Please count the lines in the material below that contain the word "closer" and reply with that number alone.

(LISTED RECORDS):
--- --- ---

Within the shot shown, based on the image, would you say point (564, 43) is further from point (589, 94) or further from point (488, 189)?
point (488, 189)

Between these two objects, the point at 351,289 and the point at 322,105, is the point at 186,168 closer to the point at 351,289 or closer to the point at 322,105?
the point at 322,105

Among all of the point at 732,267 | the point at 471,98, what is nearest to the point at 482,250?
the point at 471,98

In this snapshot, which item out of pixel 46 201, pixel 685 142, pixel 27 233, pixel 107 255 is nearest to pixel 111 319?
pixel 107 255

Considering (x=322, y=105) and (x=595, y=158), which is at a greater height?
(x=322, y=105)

--- --- ---

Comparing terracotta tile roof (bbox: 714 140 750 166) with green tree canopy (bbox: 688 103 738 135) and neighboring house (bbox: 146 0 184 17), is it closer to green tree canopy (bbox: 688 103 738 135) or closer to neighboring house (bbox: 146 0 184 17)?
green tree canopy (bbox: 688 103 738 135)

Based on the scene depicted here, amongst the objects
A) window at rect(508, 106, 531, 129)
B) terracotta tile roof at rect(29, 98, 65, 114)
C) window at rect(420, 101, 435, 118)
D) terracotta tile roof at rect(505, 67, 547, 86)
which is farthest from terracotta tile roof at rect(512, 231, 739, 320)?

--- --- ---

(WRITTEN ANSWER): 2